# [Written task 1]
In the forum thread, how long after the D800's release did Vtec44 place an order?
# [Written task 2]
Return everything in the forum thread from "## kundalini (Apr" down to "paper copy shows.".

And the only one allowed to call me Jimmy is my grandpa. He died in 2002.  Nice try though. ;-)

Can we get back to flaming n00bs plz?


----------



## jamesbjenkins (Apr 20, 2012)

analog.universe said:
			
		

> That's about enough proof for me...



Tsk tsk, does anyone around here have the slightest sense of humor?? Good Lord.

You'd think there'd be some appreciation left for a nice thoughtful flame.  This forum used to be so entertaining...


----------



## Crollo (Apr 20, 2012)

NOW NOW, GUYS! BOTH GIRLS ARE PRETTY!


----------



## Vtec44 (Apr 20, 2012)

Dang, this thread is getting way too serious! lol

I more upset that I don't have my D800 yet even though I placed an order 3hrs after it was released.  WTH??


----------



## o hey tyler (Apr 20, 2012)

Vtec44 said:


> Dang, this thread is getting way too serious! lol
> 
> I more upset that I don't have my D800 yet even though I placed an order 3hrs after it was released.  WTH??



That's a bit odd... Did you preorder? Or did you just place an order 3 hours after it hit the street?


----------



## kundalini (Apr 20, 2012)

An interesting article in the latest issue (April 2012) of Rangefinder magazine about the D800.

*Rangefinder - Rob Van Petten: Lighting the Way



*EDIT:  Sorry, the on-line article isn't showing the images that the paper copy shows.


----------



## Vtec44 (Apr 20, 2012)

o hey tyler said:


> That's a bit odd... Did you preorder? Or did you just place an order 3 hours after it hit the street?

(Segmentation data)
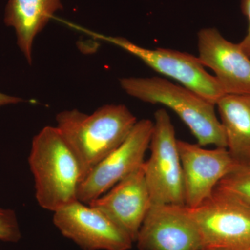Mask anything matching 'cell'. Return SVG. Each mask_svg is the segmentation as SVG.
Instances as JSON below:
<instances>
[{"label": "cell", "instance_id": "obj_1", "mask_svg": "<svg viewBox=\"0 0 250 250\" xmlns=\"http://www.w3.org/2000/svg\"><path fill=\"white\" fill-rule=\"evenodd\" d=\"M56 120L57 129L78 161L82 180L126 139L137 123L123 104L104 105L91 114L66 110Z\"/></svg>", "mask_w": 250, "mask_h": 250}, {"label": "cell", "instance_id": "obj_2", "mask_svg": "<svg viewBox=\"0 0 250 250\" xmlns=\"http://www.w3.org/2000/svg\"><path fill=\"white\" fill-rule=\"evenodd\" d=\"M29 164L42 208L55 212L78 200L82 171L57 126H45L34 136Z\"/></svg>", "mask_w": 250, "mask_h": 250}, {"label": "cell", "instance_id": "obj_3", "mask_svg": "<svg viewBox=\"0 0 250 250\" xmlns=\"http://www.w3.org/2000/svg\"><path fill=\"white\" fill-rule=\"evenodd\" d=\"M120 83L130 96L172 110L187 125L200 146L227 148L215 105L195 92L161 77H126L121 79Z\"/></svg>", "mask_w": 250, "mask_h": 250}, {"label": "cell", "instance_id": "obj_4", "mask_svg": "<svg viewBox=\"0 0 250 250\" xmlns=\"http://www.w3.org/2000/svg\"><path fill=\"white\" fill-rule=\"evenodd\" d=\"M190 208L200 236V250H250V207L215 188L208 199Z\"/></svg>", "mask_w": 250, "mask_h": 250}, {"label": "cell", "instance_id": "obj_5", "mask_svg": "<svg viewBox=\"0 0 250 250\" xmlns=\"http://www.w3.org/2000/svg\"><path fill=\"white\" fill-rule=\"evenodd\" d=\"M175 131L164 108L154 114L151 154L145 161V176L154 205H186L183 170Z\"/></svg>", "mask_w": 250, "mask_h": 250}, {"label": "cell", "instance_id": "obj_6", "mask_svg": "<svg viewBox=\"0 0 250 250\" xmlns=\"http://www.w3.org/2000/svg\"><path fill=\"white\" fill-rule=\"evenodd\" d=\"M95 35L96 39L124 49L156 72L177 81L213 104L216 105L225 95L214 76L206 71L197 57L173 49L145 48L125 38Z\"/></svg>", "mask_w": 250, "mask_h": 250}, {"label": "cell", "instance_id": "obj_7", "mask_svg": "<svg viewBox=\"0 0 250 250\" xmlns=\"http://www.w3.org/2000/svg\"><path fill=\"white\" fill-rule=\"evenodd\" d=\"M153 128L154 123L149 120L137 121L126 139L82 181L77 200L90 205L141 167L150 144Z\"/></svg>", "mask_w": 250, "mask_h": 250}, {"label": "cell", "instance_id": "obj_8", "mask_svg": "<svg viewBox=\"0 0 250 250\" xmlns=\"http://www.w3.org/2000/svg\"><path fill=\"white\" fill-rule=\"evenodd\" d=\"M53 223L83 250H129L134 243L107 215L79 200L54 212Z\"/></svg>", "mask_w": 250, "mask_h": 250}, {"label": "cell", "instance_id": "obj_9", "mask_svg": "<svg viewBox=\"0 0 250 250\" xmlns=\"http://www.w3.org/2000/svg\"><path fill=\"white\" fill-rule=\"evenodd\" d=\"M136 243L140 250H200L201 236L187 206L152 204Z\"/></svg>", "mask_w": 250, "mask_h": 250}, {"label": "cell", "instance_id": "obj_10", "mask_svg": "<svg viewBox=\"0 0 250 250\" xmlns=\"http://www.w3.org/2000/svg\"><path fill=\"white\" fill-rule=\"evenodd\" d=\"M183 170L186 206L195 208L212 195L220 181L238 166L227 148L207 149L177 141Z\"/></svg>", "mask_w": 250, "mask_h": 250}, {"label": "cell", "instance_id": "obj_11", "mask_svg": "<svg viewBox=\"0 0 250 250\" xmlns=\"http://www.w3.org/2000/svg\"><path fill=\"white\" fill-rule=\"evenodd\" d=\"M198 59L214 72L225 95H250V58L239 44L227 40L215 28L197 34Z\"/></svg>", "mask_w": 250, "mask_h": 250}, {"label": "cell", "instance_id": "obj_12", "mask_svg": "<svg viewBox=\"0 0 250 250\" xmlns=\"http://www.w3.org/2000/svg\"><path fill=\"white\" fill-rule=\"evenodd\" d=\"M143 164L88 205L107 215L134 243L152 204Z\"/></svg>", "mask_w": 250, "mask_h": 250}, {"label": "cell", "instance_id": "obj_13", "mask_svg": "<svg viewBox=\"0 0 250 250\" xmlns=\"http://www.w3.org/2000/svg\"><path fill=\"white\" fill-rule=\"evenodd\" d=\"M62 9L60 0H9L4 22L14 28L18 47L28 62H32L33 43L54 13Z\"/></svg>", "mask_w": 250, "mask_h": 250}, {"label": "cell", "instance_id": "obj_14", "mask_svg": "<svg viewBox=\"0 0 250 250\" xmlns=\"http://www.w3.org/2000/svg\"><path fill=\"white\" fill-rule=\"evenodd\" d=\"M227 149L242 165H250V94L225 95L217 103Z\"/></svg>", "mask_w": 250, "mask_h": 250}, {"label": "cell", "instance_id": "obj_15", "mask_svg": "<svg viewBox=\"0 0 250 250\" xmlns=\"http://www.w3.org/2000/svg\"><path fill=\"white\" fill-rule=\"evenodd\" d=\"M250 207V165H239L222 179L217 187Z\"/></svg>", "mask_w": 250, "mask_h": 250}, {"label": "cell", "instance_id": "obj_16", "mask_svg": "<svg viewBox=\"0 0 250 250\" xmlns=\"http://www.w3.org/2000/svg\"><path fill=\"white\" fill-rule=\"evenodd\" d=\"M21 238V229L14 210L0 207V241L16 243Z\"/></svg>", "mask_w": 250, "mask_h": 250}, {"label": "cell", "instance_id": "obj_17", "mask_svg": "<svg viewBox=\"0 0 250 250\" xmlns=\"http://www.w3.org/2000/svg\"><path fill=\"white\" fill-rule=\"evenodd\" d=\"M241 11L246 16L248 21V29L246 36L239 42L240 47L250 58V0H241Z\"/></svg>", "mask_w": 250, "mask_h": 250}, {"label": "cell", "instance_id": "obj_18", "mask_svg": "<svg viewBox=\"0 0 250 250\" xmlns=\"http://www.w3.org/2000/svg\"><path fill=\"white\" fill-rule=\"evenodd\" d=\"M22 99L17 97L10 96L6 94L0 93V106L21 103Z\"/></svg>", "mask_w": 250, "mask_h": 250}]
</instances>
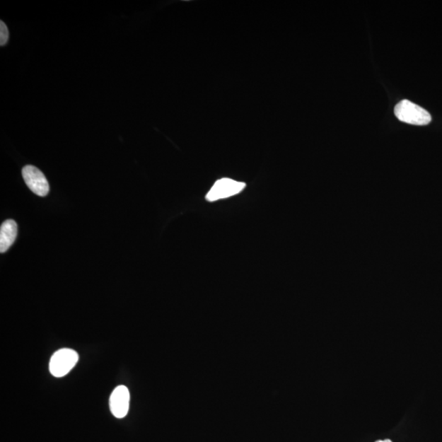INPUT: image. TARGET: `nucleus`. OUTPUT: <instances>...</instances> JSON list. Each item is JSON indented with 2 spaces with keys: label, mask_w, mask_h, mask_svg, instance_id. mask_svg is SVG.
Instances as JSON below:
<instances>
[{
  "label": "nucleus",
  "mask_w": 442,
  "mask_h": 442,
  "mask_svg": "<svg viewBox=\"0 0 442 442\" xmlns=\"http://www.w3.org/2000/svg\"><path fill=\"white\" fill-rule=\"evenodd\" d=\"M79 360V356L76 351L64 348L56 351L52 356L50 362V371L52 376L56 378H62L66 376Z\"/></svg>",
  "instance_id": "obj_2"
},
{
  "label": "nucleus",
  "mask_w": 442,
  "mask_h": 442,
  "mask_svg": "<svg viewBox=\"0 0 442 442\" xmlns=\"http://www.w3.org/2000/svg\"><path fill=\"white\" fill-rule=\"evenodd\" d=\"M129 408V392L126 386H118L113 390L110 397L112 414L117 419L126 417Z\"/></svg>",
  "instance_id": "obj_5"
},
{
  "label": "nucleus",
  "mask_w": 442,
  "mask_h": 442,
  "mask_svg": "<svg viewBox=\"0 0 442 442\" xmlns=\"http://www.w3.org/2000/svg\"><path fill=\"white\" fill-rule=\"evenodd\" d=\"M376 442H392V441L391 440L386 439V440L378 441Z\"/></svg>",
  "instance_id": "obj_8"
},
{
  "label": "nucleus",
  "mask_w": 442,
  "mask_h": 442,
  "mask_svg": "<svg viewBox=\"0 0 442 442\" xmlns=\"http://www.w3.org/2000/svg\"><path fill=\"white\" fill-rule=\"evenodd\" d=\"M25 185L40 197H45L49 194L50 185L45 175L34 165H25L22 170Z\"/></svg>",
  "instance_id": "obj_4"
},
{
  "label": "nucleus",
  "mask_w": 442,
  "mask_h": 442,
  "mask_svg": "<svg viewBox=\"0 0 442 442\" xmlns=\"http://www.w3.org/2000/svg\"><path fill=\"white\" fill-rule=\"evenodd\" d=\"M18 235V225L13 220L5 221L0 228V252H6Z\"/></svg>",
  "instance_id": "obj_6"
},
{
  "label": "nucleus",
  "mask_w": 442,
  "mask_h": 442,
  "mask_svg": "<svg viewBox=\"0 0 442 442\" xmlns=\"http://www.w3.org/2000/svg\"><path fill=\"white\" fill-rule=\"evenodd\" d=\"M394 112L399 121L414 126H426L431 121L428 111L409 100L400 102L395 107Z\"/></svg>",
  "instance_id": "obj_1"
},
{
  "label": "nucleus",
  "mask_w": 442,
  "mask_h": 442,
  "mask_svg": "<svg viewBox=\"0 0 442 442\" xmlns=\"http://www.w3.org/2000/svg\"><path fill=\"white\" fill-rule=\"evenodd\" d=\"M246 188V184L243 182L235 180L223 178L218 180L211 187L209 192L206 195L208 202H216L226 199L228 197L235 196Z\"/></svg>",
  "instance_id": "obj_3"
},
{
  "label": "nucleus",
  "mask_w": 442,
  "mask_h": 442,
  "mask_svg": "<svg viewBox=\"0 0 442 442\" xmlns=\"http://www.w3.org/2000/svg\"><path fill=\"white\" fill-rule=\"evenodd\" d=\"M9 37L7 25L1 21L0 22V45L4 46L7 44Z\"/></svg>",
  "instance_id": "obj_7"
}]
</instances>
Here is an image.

# [Right answer 1]
Three hours after it was released.

# [Right answer 2]
## kundalini (Apr 20, 2012)

An interesting article in the latest issue (April 2012) of Rangefinder magazine about the D800.

*Rangefinder - Rob Van Petten: Lighting the Way



*EDIT:  Sorry, the on-line article isn't showing the images that the paper copy shows.